What the task asks:
Repeat all the data that appears below, keeping it exact.
★ ★ ★ ★ ★
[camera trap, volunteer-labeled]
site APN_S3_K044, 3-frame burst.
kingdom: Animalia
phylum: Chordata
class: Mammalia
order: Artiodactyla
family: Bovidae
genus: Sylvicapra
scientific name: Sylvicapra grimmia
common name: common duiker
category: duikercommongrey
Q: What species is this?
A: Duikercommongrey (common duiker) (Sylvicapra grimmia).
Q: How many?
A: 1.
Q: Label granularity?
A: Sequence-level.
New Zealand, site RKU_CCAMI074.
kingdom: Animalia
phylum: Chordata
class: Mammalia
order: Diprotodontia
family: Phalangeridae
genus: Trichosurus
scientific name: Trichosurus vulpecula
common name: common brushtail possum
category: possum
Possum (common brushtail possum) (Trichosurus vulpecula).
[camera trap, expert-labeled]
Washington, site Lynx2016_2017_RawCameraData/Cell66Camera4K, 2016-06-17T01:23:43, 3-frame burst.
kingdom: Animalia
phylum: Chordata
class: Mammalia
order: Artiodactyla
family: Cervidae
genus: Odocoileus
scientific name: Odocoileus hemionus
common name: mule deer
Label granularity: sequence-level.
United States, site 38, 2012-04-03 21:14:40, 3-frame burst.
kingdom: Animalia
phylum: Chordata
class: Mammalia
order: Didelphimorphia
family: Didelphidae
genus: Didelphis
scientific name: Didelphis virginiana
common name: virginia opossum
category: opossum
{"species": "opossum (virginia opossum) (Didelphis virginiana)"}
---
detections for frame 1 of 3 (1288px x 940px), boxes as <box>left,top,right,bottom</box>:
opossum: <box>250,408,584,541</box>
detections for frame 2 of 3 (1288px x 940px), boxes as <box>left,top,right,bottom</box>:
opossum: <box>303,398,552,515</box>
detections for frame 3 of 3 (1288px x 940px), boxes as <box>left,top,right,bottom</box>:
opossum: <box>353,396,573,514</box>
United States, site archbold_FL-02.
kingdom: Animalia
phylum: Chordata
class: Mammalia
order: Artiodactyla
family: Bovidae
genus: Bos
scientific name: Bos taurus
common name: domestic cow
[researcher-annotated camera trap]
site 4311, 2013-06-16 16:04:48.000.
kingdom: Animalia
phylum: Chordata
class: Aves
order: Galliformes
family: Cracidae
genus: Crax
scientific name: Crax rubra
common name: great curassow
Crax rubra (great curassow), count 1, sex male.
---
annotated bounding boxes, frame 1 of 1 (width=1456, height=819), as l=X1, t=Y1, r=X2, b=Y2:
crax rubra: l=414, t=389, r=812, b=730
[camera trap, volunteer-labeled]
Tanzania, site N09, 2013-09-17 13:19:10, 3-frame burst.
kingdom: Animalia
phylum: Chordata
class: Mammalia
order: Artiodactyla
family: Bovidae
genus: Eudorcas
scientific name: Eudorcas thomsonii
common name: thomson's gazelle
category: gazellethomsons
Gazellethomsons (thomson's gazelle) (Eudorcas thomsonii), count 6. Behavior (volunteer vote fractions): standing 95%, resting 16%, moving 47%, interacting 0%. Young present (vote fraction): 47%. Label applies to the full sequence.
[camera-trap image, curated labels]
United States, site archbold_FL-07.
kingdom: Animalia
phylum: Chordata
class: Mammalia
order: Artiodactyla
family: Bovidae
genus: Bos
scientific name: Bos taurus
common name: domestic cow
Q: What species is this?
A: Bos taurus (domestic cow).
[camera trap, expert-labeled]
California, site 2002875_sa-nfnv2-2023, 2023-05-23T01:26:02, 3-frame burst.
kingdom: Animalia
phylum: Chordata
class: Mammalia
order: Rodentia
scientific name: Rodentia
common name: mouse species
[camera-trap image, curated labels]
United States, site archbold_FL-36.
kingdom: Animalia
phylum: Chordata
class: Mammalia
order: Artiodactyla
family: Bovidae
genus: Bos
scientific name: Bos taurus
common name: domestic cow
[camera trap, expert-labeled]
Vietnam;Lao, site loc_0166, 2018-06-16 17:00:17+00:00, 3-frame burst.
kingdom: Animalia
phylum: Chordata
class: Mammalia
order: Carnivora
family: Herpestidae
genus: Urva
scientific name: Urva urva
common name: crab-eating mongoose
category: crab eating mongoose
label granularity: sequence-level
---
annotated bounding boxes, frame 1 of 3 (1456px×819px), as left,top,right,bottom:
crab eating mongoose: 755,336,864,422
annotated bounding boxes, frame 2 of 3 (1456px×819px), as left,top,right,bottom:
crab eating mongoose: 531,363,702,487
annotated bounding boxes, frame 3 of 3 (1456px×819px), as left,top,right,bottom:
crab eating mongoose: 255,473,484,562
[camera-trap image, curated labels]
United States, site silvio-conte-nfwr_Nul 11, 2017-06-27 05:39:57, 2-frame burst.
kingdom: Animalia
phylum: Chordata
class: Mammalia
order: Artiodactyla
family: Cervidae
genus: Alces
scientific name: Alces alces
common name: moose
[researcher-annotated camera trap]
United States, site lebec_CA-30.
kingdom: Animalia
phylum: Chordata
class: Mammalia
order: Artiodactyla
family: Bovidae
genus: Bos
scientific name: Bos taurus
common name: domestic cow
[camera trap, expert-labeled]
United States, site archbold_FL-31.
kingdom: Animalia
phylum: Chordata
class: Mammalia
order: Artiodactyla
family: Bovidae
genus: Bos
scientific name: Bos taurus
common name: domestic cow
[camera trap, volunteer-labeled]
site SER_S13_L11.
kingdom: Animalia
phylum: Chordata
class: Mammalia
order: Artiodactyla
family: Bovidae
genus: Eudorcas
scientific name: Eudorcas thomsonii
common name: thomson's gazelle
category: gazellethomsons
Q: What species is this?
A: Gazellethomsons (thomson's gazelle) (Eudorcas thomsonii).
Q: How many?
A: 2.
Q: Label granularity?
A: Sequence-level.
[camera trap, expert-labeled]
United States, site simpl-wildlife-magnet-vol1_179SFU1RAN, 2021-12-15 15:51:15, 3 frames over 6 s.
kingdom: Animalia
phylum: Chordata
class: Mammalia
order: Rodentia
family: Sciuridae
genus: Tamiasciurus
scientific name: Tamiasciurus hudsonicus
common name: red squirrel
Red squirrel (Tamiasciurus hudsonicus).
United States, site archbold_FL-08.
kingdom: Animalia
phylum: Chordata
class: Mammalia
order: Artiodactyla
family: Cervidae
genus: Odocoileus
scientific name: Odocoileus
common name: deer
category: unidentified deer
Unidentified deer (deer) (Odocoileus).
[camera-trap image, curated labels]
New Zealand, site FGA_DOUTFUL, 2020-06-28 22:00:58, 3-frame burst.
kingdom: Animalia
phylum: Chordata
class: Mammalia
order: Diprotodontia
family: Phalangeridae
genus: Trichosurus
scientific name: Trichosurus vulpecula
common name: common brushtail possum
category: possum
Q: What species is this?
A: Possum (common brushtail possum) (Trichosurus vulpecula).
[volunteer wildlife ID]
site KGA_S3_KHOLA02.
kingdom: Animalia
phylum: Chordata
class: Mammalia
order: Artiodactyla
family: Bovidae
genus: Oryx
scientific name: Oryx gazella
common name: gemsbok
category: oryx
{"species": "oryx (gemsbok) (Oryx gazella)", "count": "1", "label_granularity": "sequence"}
★ ★ ★ ★ ★
Solution to this problem:
[camera trap, volunteer-labeled]
site APN_S3_K044, 3-frame burst.
kingdom: Animalia
phylum: Chordata
class: Mammalia
order: Artiodactyla
family: Bovidae
genus: Sylvicapra
scientific name: Sylvicapra grimmia
common name: common duiker
category: duikercommongrey
Q: What species is this?
A: Duikercommongrey (common duiker) (Sylvicapra grimmia).
Q: How many?
A: 1.
Q: Label granularity?
A: Sequence-level.
New Zealand, site RKU_CCAMI074.
kingdom: Animalia
phylum: Chordata
class: Mammalia
order: Diprotodontia
family: Phalangeridae
genus: Trichosurus
scientific name: Trichosurus vulpecula
common name: common brushtail possum
category: possum
Possum (common brushtail possum) (Trichosurus vulpecula).
[camera trap, expert-labeled]
Washington, site Lynx2016_2017_RawCameraData/Cell66Camera4K, 2016-06-17T01:23:43, 3-frame burst.
kingdom: Animalia
phylum: Chordata
class: Mammalia
order: Artiodactyla
family: Cervidae
genus: Odocoileus
scientific name: Odocoileus hemionus
common name: mule deer
Label granularity: sequence-level.
United States, site 38, 2012-04-03 21:14:40, 3-frame burst.
kingdom: Animalia
phylum: Chordata
class: Mammalia
order: Didelphimorphia
family: Didelphidae
genus: Didelphis
scientific name: Didelphis virginiana
common name: virginia opossum
category: opossum
{"species": "opossum (virginia opossum) (Didelphis virginiana)"}
---
detections for frame 1 of 3 (1288px x 940px), boxes as <box>left,top,right,bottom</box>:
opossum: <box>250,408,584,541</box>
detections for frame 2 of 3 (1288px x 940px), boxes as <box>left,top,right,bottom</box>:
opossum: <box>303,398,552,515</box>
detections for frame 3 of 3 (1288px x 940px), boxes as <box>left,top,right,bottom</box>:
opossum: <box>353,396,573,514</box>
United States, site archbold_FL-02.
kingdom: Animalia
phylum: Chordata
class: Mammalia
order: Artiodactyla
family: Bovidae
genus: Bos
scientific name: Bos taurus
common name: domestic cow
[researcher-annotated camera trap]
site 4311, 2013-06-16 16:04:48.000.
kingdom: Animalia
phylum: Chordata
class: Aves
order: Galliformes
family: Cracidae
genus: Crax
scientific name: Crax rubra
common name: great curassow
Crax rubra (great curassow), count 1, sex male.
---
annotated bounding boxes, frame 1 of 1 (width=1456, height=819), as l=X1, t=Y1, r=X2, b=Y2:
crax rubra: l=414, t=389, r=812, b=730
[camera trap, volunteer-labeled]
Tanzania, site N09, 2013-09-17 13:19:10, 3-frame burst.
kingdom: Animalia
phylum: Chordata
class: Mammalia
order: Artiodactyla
family: Bovidae
genus: Eudorcas
scientific name: Eudorcas thomsonii
common name: thomson's gazelle
category: gazellethomsons
Gazellethomsons (thomson's gazelle) (Eudorcas thomsonii), count 6. Behavior (volunteer vote fractions): standing 95%, resting 16%, moving 47%, interacting 0%. Young present (vote fraction): 47%. Label applies to the full sequence.
[camera-trap image, curated labels]
United States, site archbold_FL-07.
kingdom: Animalia
phylum: Chordata
class: Mammalia
order: Artiodactyla
family: Bovidae
genus: Bos
scientific name: Bos taurus
common name: domestic cow
Q: What species is this?
A: Bos taurus (domestic cow).
[camera trap, expert-labeled]
California, site 2002875_sa-nfnv2-2023, 2023-05-23T01:26:02, 3-frame burst.
kingdom: Animalia
phylum: Chordata
class: Mammalia
order: Rodentia
scientific name: Rodentia
common name: mouse species
[camera-trap image, curated labels]
United States, site archbold_FL-36.
kingdom: Animalia
phylum: Chordata
class: Mammalia
order: Artiodactyla
family: Bovidae
genus: Bos
scientific name: Bos taurus
common name: domestic cow
[camera trap, expert-labeled]
Vietnam;Lao, site loc_0166, 2018-06-16 17:00:17+00:00, 3-frame burst.
kingdom: Animalia
phylum: Chordata
class: Mammalia
order: Carnivora
family: Herpestidae
genus: Urva
scientific name: Urva urva
common name: crab-eating mongoose
category: crab eating mongoose
label granularity: sequence-level
---
annotated bounding boxes, frame 1 of 3 (1456px×819px), as left,top,right,bottom:
crab eating mongoose: 755,336,864,422
annotated bounding boxes, frame 2 of 3 (1456px×819px), as left,top,right,bottom:
crab eating mongoose: 531,363,702,487
annotated bounding boxes, frame 3 of 3 (1456px×819px), as left,top,right,bottom:
crab eating mongoose: 255,473,484,562
[camera-trap image, curated labels]
United States, site silvio-conte-nfwr_Nul 11, 2017-06-27 05:39:57, 2-frame burst.
kingdom: Animalia
phylum: Chordata
class: Mammalia
order: Artiodactyla
family: Cervidae
genus: Alces
scientific name: Alces alces
common name: moose
[researcher-annotated camera trap]
United States, site lebec_CA-30.
kingdom: Animalia
phylum: Chordata
class: Mammalia
order: Artiodactyla
family: Bovidae
genus: Bos
scientific name: Bos taurus
common name: domestic cow
[camera trap, expert-labeled]
United States, site archbold_FL-31.
kingdom: Animalia
phylum: Chordata
class: Mammalia
order: Artiodactyla
family: Bovidae
genus: Bos
scientific name: Bos taurus
common name: domestic cow
[camera trap, volunteer-labeled]
site SER_S13_L11.
kingdom: Animalia
phylum: Chordata
class: Mammalia
order: Artiodactyla
family: Bovidae
genus: Eudorcas
scientific name: Eudorcas thomsonii
common name: thomson's gazelle
category: gazellethomsons
Q: What species is this?
A: Gazellethomsons (thomson's gazelle) (Eudorcas thomsonii).
Q: How many?
A: 2.
Q: Label granularity?
A: Sequence-level.
[camera trap, expert-labeled]
United States, site simpl-wildlife-magnet-vol1_179SFU1RAN, 2021-12-15 15:51:15, 3 frames over 6 s.
kingdom: Animalia
phylum: Chordata
class: Mammalia
order: Rodentia
family: Sciuridae
genus: Tamiasciurus
scientific name: Tamiasciurus hudsonicus
common name: red squirrel
Red squirrel (Tamiasciurus hudsonicus).
United States, site archbold_FL-08.
kingdom: Animalia
phylum: Chordata
class: Mammalia
order: Artiodactyla
family: Cervidae
genus: Odocoileus
scientific name: Odocoileus
common name: deer
category: unidentified deer
Unidentified deer (deer) (Odocoileus).
[camera-trap image, curated labels]
New Zealand, site FGA_DOUTFUL, 2020-06-28 22:00:58, 3-frame burst.
kingdom: Animalia
phylum: Chordata
class: Mammalia
order: Diprotodontia
family: Phalangeridae
genus: Trichosurus
scientific name: Trichosurus vulpecula
common name: common brushtail possum
category: possum
Q: What species is this?
A: Possum (common brushtail possum) (Trichosurus vulpecula).
[volunteer wildlife ID]
site KGA_S3_KHOLA02.
kingdom: Animalia
phylum: Chordata
class: Mammalia
order: Artiodactyla
family: Bovidae
genus: Oryx
scientific name: Oryx gazella
common name: gemsbok
category: oryx
{"species": "oryx (gemsbok) (Oryx gazella)", "count": "1", "label_granularity": "sequence"}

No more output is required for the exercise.